Welcome to the 31 Days of Horror Redux, a month-long celebration of genre filmmaking. Last time around, I made the recommendations. This time, I will be watching 31 days of films that are completely new to me. I hope you will join me on this journey of discovery.
Day 2: Nightbitch, directed by Marielle Heller
Amy Adams can truly do anything. I knew that before I caught the West Coast premiere of Nightbitch last night at the Aero Theatre in Santa Monica. But, in this film, she is asked to do everything, and she carries it off without stepping wrong once. One hopes the film catches on with audiences and perhaps even Oscars voters but, more importantly, with the industry.
Adams has not had the kind of career of late befitting the star of Arrival, Doubt, and Enchanted. She’s wasted as Lois Lane in the DC Extended Universe. Dear Evan Hansen is a misfire on many levels. And, the less said about Hillbilly Elegy in our current moment, the better. The last time she truly got to shine was in 2018’s Vice, but even that is a supporting role. So, if nothing else, Nightbitch puts a spotlight on an actress who deserves it.
As for the film, I am more mixed. I appreciate large swathes of the message, and I think this is a story worth existing in the world. But, it already exists in the world in the form of the bestselling novel on which this film is based, and Heller’s script does not quite do enough to justify the shift in medium. Between the voiceover narration and the lengthy to-camera monologues, there are sections of the movie that feel more like reading a book – or having a book read to you – than watching a film.
The major area where the film stands out as a punchy visual experience is in the editing and the way Heller designs sequences to emphasize the monotony of motherhood and how that monotony can build into its own kind of horror. The filmmaker communicates fully the soul-sucking nature of completing the same tasks day in and day out and the Sisyphean nature of raising a child – it feels neverending. These are the film’s best passages.
Thematically, Nightbitch wears its heart on its sleeve, and that’s mostly fine. Adams delivers several speeches about the pressures and expectations of being a mother, the failure of government and society to support families, and the pain and difficulty of balancing the needs of the self with those of this person you have brought into the world.
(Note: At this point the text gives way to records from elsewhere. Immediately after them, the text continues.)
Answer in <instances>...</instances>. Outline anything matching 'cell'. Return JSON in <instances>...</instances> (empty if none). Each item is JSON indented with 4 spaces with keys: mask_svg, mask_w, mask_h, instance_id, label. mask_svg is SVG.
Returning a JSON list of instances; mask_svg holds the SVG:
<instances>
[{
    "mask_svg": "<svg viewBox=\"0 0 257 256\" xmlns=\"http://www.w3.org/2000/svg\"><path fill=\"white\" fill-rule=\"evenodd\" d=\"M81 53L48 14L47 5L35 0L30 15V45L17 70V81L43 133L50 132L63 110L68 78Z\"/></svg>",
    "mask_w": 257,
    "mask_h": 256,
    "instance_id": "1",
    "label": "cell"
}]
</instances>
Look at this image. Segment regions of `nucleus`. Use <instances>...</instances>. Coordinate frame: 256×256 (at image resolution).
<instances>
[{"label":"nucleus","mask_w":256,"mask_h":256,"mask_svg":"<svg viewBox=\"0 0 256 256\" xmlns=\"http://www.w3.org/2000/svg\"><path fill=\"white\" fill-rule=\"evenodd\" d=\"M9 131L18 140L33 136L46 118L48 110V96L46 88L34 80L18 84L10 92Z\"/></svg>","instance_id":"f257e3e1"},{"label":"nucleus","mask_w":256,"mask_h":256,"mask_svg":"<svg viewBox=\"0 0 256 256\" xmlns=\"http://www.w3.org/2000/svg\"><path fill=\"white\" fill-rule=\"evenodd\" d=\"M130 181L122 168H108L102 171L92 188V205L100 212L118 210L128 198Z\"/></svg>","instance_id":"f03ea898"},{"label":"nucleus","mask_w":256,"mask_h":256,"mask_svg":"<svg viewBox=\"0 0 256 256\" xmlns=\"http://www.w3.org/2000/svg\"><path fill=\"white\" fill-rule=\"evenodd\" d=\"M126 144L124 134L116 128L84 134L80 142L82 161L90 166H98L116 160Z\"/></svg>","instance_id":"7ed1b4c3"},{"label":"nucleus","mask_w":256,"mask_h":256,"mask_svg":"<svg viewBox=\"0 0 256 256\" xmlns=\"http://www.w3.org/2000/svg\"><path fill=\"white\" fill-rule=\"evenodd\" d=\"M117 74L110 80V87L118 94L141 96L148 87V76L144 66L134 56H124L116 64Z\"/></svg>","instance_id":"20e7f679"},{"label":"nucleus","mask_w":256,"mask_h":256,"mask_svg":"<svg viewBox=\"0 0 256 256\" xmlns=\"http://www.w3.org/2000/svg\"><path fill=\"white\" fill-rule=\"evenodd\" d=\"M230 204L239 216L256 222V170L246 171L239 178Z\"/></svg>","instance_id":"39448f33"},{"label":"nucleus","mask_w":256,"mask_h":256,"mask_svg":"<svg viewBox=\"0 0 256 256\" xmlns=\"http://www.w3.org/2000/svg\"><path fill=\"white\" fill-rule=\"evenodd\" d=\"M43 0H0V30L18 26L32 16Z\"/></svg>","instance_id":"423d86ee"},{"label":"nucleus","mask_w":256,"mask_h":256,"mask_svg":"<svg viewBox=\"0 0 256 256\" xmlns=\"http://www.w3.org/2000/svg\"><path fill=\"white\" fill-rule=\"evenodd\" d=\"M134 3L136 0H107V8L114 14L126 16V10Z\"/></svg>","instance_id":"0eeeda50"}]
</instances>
All of these speeches are a little on the nose, but they all basically land because Adams delivers them with the necessary blend of self-awareness and emotional heft.
If you are unfamiliar with the plot of the film, it is about a harried stay-at-home mom (Adams) who believes she may be turning into a literal dog. I appreciated the ways in which the body horror elements are woven into the film and how the story does not treat the character’s concerns as irrational. Rather, it explores them through the lens of the mysticism and power inherent in all women. “You ever feel like the big secret is: We are gods?” Adams’ character proposes to the other mothers at a toddler book club. The movie agrees with this premise, and it does the work to bring you over to its side.
Where it falls flat is in its lack of specifics. The Adams character is designed to be everything to every woman, so much so that the story fails to dig very deeply into this one woman. The biggest flaw in the film is the way it fails to examine the main character’s privilege as an upper-class white woman whose family can afford to live on a single income. Heller’s film cannot critique this particular milieu because to do so would be to critique all of the women Adams is meant to be speaking for. If the film were more targeted, it could bear out such a critique without losing any of its feminist power.
Nightbitch is a good film with its heart in the right place and a great performance from its lead, but it is rough around the edges. Where it fits into a month of horror is a little suspect, too, but it is essentially a werewolf movie, and in my book, that’s close enough.